Fort bien, monsieur Soros pense, et il pense à la mesure du monde. Nul n’en a jamais douté. Il représente un courant de pensée, nul non plus n’en a jamais douté. Mais sa proposition de “remise en ordre” de l’état du monde, quelque force qu’elle ait par la présence qu’on y trouve derrière de milieux de poids dont elle traduit les penchants, n’apportera pas, nous le pensons, un facteur important de remise en ordre. Ce serait plutôt le contraire: un peu plus de désordre encore, si cela était nécessaire… En effet, ces conceptions signifient bien que, pour de plus en plus de milieux internationaux, l’heure des USA, de l’American Century, a passé. Cela n’apaisera pas les choses, cela les compliquera encore plus, en accentuant les antagonismes entre les USA et d’autres puissances, et, surtout, à l’intérieur des USA, entre ceux qui seraient inclinés à faire un compromis avec cette tendance et ceux qui la rejettent radicalement.

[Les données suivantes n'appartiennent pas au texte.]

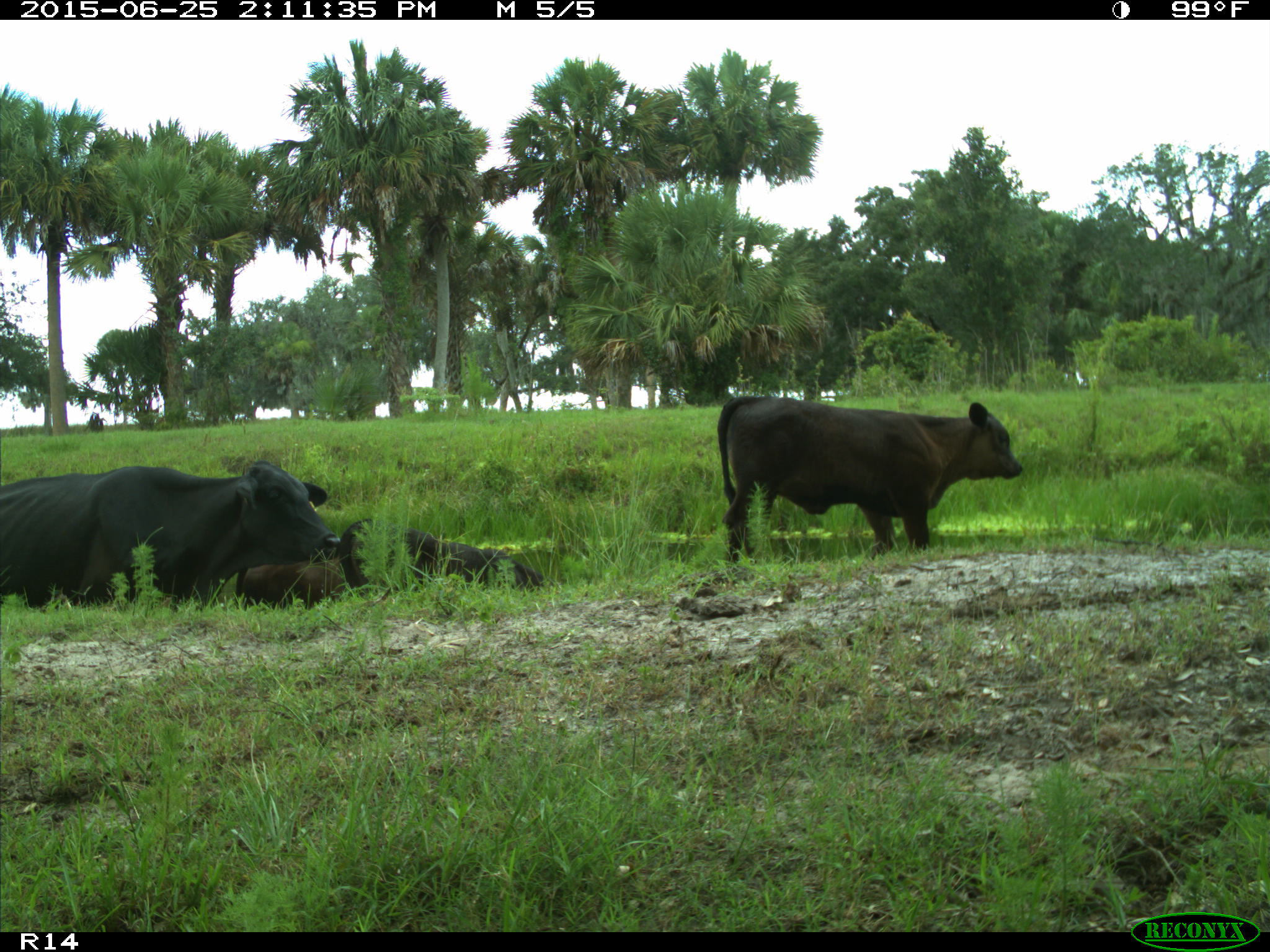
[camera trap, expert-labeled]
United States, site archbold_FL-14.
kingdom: Animalia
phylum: Chordata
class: Mammalia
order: Artiodactyla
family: Bovidae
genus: Bos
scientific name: Bos taurus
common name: domestic cow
Bos taurus (domestic cow).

Sans aucun doute, le temps de l’hégémonie des USA est passé, et avec quelle vitesse. Mais cela ne signifie pas que l’heure est venue d’un réarrangement en souplesse et dans la concorde générale, mais que l’heure est venue de nouvelles tensions, de nouveaux affrontements. Les USA ne céderont rien d’eux-mêmes et dans l’apaisement – on en revient à la même problématique exposée le 28 octobre 2009; ils céderont, si c’est le cas, sous la contrainte, et cela débouchera sur de grands désordres et de grands changements, y compris et éventuellement, et surtout espérons-le avec la plus grande force, à l’intérieur des USA. George Soros, avec ses idées de remise en ordre du monde, apporte une utile contribution à l’aggravation du désordre. Même les spéculateurs milliardaires, voyez-vous, ne sont pas inutiles.